WHAT THIS EXERCISE ASKS
- A) In the passage on the Wild Rivers Act, who put forward the private members' bill in June 2010?
- B) Starting at the words "Naturally enough, the" and stopping after "legislation should remain.", rewrite the passage on the Wild Rivers Act, substituting "Orders" for every "Declarations".

──────── SOURCE ────────

There is also provision under the Act for making “Wild Rivers Codes” governing the use of particular wild river areas.

In April 2009, the Queensland government declared various rivers and river basins in Queensland to be “wild river areas”, including some rivers in Cape York.

Backlash against Wild Rivers Act

Naturally enough, the wild river areas correspond with the areas in which many indigenous people live. Some indigenous people, such as Noel Pearson, argued that the Wild Rivers Declarations had been made without sufficient consultation of indigenous owners of the land, and that the Declarations would have the result of retarding investment and economic growth in the area, leading to further disadvantage on the part of indigenous people. In February 2010, Tony Abbott proposed legislation which would amend the Queensland legislation. However, a Labor-dominated Senate inquiry concluded that the Queensland legislation should remain.

In June 2010, Senator Scullion, the Opposition’s indigenous affairs spokesperson, put forth a further private members’ bill (the Wild Rivers (Environmental Management) Bill 2010 (No.2)) which was in substantially the same terms as Tony Abbott’s earlier Bill. The intention of the Bill was to amend the Queensland Wild Rivers Act, because to the extent that State legislation is inconsistent with Federal legislation, Federal legislation will prevail pursuant to s 109 of the Constitution. Section 4 of the Bill states, inter alia:

(2) It is the intention of the Parliament that this Act be a special measure for the advancement and protection of Australia’s indigenous people.
(3) In particular, it is the intention of the Parliament that this Act protect the rights of traditional owners of native title land within wild river areas to own, use, develop and control that land.

Section 5 of the Bill provides that “the development or use of native title land in a wild river area cannot be regulated under the relevant Queensland legislation unless the Aboriginal traditional owners of the land agree.”

In June 2010, the Wild Rivers Bill passed through the Senate, but was yet to pass the Lower House. Then the Federal election intervened.

The Bill has is now being considered by the House of Representatives. The Gillard Government has promised to hold a committee inquiry into the state legislation. It has said that the mandate of the inquiry would be broader than the March Senate inquiry, and would look into indigenous disadvantage. Pearson is very unhappy with this outcome.

──────── STORED ROWS ────────

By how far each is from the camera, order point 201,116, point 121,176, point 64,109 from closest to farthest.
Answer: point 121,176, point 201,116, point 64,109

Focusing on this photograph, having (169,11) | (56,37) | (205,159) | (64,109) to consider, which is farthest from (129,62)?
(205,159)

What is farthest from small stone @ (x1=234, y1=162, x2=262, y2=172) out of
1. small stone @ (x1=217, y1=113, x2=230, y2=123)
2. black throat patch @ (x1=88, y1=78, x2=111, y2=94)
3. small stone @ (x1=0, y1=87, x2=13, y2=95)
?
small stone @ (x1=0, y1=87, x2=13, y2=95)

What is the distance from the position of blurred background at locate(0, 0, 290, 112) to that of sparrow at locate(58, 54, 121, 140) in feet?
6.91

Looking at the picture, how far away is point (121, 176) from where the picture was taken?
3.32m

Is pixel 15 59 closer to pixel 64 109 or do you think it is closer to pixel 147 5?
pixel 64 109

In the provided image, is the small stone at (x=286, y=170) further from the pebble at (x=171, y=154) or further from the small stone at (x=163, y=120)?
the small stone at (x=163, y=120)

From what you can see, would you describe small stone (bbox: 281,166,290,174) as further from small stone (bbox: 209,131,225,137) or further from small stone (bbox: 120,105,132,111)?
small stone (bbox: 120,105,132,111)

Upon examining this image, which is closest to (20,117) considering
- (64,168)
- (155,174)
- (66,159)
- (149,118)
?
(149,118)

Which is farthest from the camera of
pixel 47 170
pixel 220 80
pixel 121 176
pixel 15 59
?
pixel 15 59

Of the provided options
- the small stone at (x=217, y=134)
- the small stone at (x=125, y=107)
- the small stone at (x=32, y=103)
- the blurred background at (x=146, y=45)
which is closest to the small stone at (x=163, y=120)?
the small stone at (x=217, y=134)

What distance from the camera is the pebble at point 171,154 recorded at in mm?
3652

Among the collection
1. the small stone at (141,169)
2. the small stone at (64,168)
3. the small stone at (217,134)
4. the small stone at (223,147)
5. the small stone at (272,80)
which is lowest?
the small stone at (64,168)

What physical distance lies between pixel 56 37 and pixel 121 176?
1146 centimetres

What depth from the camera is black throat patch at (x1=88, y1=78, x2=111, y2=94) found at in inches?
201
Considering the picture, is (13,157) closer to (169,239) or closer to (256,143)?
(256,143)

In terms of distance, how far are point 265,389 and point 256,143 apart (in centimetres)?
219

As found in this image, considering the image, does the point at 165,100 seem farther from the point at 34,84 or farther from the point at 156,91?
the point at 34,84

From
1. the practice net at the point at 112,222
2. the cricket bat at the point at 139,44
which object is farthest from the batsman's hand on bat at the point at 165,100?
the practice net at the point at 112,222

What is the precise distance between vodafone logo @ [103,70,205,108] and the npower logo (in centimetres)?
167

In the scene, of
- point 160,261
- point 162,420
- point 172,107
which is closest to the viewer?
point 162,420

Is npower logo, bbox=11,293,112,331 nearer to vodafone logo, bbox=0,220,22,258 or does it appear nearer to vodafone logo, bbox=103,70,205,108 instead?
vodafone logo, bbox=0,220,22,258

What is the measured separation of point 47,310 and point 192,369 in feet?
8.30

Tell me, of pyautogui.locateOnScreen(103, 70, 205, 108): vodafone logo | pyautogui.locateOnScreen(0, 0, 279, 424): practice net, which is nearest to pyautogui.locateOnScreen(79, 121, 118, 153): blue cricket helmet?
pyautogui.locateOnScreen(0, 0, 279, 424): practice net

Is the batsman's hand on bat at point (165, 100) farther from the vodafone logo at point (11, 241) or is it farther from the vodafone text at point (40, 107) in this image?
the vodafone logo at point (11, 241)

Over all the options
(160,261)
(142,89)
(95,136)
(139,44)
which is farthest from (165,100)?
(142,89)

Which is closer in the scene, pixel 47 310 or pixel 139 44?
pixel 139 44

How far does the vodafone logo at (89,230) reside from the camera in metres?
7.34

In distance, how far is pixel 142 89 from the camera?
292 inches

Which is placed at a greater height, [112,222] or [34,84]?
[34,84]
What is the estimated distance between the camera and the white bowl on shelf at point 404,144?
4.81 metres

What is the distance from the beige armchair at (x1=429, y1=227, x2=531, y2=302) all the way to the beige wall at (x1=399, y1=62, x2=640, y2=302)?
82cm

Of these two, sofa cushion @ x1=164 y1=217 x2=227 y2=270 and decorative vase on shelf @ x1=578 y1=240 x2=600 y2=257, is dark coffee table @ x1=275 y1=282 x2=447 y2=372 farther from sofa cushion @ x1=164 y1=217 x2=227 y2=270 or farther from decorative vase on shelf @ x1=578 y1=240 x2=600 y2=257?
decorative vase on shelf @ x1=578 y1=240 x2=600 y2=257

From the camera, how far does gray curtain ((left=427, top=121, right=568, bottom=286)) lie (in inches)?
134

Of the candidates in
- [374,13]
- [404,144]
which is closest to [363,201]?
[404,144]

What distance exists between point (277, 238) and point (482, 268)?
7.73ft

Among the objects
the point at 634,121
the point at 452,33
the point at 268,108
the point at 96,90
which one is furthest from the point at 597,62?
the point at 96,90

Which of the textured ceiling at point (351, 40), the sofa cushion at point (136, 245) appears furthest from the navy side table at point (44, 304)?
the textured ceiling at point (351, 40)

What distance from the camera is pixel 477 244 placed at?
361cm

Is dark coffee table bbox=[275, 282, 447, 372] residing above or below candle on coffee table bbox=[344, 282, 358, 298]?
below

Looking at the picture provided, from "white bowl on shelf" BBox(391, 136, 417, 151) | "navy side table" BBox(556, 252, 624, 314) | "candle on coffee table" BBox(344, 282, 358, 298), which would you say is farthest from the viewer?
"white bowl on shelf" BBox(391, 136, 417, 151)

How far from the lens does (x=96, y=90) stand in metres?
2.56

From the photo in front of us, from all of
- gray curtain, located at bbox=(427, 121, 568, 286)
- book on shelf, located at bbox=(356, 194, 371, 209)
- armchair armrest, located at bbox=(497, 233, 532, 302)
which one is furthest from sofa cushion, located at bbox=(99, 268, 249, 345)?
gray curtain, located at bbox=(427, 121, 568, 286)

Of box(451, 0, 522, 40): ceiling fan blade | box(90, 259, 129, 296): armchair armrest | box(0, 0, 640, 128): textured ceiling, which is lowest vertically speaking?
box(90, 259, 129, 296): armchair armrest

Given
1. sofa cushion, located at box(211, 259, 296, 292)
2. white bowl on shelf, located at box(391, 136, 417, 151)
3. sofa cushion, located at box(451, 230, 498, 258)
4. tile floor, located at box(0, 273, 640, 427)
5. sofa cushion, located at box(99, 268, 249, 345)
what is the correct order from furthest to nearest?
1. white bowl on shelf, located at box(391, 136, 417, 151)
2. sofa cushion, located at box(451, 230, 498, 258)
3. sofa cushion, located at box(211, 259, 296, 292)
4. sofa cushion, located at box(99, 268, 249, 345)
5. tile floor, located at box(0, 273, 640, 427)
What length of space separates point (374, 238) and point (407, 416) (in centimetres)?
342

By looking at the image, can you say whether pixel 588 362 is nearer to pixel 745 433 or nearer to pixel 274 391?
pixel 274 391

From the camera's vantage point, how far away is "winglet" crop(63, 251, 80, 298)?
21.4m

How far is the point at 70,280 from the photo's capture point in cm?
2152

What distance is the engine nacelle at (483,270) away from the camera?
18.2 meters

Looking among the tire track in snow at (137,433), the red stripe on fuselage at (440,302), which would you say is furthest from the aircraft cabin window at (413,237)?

────────

ANSWERS TO EACH TASK
- A) Senator Scullion, the Opposition's indigenous affairs spokesperson.

- B)
Naturally enough, the wild river areas correspond with the areas in which many indigenous people live. Some indigenous people, such as Noel Pearson, argued that the Wild Rivers Orders had been made without sufficient consultation of indigenous owners of the land, and that the Orders would have the result of retarding investment and economic growth in the area, leading to further disadvantage on the part of indigenous people. In February 2010, Tony Abbott proposed legislation which would amend the Queensland legislation. However, a Labor-dominated Senate inquiry concluded that the Queensland legislation should remain.